-- START Source material --

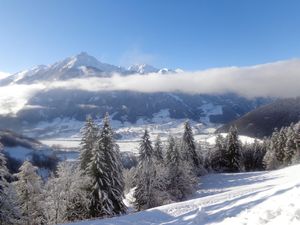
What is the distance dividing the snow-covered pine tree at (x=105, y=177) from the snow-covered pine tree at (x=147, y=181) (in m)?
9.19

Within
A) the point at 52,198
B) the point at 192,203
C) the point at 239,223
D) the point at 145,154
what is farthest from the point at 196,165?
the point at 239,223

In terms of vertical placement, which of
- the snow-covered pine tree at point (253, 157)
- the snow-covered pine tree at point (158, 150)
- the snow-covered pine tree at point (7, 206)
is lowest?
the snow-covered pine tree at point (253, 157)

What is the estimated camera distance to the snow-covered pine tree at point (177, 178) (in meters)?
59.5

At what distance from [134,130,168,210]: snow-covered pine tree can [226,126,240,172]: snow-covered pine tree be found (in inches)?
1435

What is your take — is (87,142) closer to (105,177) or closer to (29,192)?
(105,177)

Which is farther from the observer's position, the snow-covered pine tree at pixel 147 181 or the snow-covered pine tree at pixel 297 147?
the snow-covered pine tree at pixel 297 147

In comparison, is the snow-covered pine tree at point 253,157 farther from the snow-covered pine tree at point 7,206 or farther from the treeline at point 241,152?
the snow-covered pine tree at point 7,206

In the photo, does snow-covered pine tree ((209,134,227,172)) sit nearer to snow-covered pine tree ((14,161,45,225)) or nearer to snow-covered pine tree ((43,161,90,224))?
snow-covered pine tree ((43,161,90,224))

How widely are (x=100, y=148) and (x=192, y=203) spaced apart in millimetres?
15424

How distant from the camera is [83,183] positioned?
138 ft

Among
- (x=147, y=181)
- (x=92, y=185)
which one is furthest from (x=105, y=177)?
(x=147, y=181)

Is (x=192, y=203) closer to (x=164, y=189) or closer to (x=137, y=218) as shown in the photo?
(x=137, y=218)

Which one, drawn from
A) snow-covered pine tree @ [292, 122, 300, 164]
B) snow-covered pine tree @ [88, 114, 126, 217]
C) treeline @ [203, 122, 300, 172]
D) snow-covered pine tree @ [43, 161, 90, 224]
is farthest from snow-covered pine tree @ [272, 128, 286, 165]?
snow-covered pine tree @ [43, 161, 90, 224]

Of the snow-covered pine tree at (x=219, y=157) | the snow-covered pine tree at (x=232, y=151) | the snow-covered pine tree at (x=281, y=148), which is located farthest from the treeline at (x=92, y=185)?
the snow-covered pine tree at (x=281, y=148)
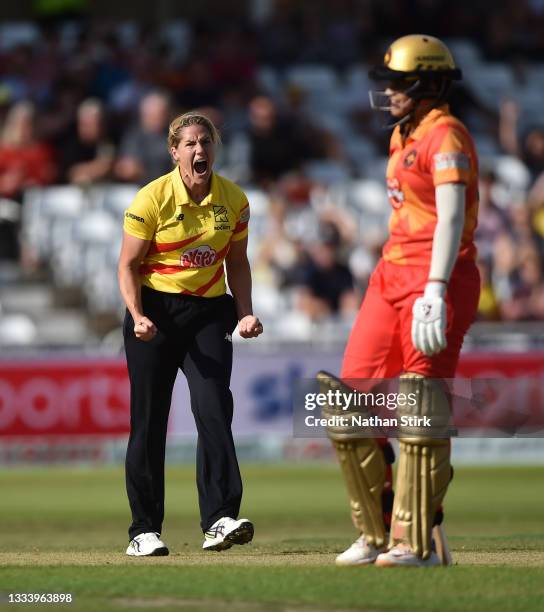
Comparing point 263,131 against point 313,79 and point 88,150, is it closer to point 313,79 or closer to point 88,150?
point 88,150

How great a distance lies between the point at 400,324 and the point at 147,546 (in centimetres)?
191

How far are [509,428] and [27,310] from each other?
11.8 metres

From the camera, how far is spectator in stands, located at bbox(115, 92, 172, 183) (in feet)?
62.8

-- END Source material --
-- START Source material --

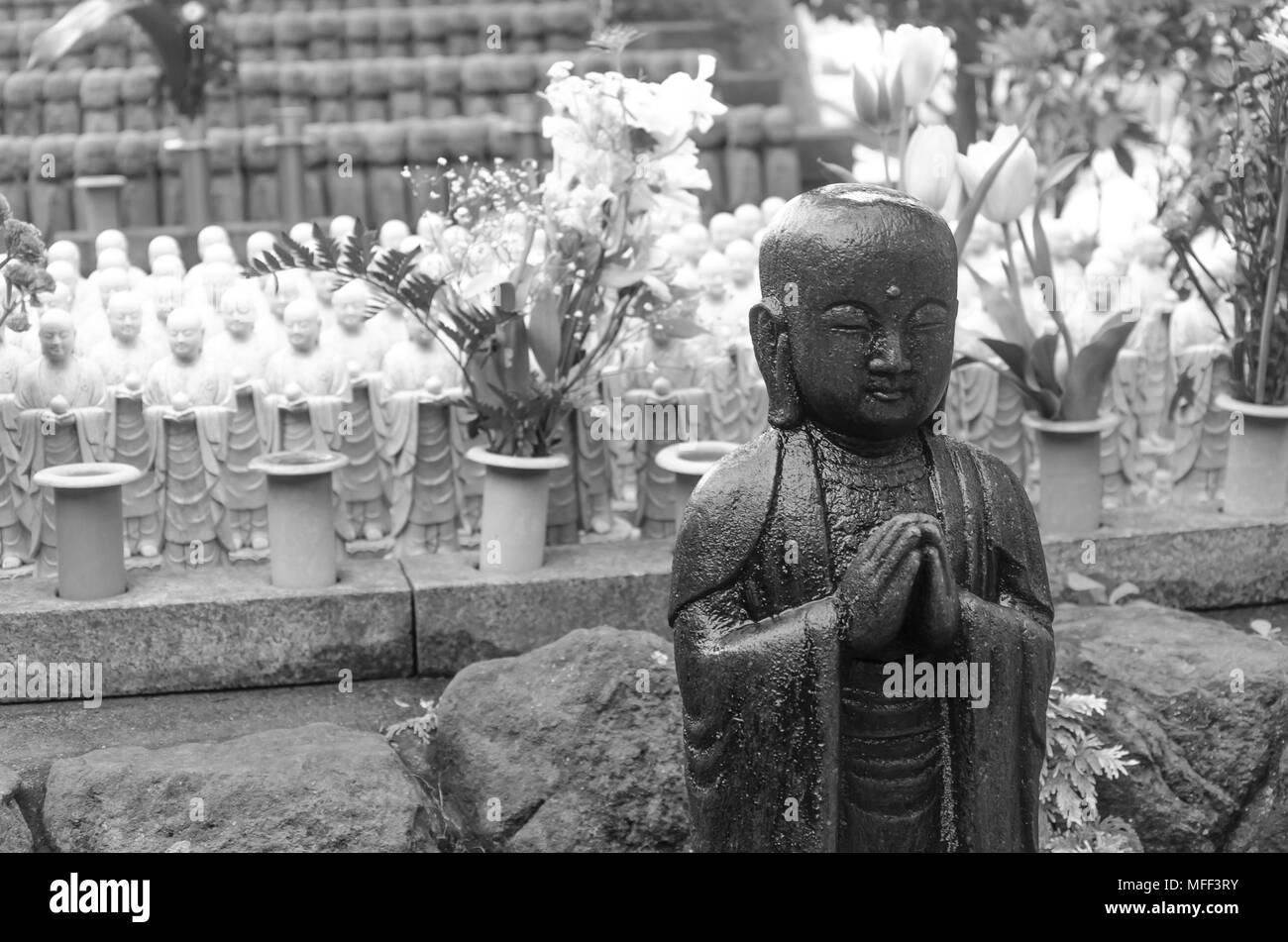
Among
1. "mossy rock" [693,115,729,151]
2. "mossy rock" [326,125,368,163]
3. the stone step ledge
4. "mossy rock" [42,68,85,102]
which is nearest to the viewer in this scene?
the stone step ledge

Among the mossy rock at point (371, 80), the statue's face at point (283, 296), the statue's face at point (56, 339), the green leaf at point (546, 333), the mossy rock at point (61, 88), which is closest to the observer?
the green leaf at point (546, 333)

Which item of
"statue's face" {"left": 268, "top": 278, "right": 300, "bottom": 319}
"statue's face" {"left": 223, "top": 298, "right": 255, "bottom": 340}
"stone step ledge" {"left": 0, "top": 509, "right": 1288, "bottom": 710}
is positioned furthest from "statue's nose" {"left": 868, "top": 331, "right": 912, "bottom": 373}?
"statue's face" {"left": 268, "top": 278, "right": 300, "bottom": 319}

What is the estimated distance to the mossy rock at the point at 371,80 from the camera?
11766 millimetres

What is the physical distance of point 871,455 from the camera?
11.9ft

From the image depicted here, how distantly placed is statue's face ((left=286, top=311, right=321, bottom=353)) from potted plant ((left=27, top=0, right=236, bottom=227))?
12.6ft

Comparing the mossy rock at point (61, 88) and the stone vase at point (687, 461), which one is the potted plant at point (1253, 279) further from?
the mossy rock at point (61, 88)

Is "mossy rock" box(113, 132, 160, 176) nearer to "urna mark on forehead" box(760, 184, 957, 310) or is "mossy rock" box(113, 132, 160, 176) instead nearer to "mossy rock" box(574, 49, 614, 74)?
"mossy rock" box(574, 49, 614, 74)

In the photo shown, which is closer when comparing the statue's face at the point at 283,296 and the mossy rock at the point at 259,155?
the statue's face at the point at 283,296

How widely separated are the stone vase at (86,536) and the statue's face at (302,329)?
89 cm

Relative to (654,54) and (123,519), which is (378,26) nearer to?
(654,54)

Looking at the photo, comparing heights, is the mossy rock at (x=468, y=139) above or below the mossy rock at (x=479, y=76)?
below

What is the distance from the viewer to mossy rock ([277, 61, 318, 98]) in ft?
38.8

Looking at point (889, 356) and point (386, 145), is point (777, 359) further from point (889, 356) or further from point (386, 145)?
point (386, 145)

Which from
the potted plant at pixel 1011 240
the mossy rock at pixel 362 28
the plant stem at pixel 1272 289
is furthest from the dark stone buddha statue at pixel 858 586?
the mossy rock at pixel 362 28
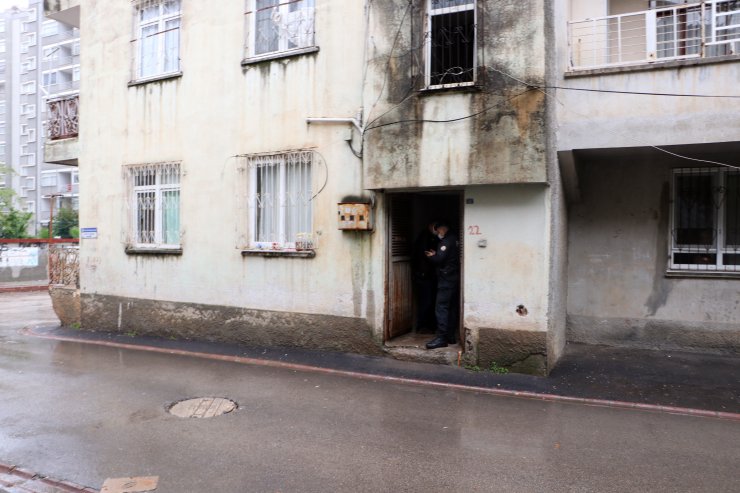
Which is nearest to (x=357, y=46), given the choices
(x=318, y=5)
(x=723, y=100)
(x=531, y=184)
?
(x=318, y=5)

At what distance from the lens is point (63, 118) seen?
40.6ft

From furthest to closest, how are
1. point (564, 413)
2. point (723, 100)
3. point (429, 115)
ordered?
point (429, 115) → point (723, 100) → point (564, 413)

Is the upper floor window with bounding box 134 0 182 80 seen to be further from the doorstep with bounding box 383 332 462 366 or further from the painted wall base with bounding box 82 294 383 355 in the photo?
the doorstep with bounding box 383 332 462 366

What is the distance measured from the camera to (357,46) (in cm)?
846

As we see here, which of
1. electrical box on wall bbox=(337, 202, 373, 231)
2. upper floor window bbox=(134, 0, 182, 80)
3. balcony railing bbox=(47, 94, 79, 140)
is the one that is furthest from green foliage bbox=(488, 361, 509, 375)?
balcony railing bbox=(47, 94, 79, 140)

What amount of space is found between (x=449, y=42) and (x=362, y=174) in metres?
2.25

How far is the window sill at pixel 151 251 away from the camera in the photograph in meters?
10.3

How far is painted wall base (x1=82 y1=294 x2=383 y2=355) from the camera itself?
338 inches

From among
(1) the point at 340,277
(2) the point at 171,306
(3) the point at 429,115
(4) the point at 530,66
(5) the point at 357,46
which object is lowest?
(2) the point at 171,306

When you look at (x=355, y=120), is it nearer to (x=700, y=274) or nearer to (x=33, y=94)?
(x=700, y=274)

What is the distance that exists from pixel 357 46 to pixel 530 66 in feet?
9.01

-- END Source material --
-- START Source material --

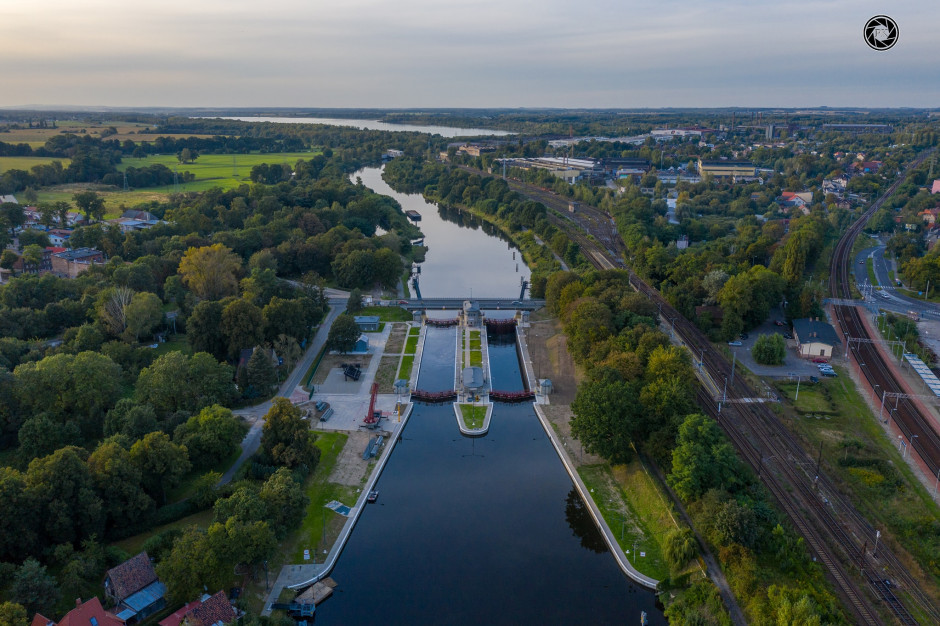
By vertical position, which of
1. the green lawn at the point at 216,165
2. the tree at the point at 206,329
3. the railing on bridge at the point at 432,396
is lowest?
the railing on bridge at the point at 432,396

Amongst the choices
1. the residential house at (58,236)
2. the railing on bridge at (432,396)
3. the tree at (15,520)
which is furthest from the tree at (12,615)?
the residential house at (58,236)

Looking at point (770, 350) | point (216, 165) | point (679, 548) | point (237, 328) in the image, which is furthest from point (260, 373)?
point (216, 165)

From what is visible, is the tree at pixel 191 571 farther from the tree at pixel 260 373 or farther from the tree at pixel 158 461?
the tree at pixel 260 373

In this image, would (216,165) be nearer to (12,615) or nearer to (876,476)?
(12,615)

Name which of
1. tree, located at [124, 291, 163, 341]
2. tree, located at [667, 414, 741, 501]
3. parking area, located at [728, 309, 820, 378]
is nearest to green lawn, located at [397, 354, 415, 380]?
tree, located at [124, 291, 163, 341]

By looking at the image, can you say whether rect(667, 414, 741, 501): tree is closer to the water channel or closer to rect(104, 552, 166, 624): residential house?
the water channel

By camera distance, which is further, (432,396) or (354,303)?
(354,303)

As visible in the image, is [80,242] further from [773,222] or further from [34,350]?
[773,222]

-- END Source material --

The task.
How many lines of the records contain the string "bridge"? Case counts, so reply with the number alone.

Response for this exercise.
3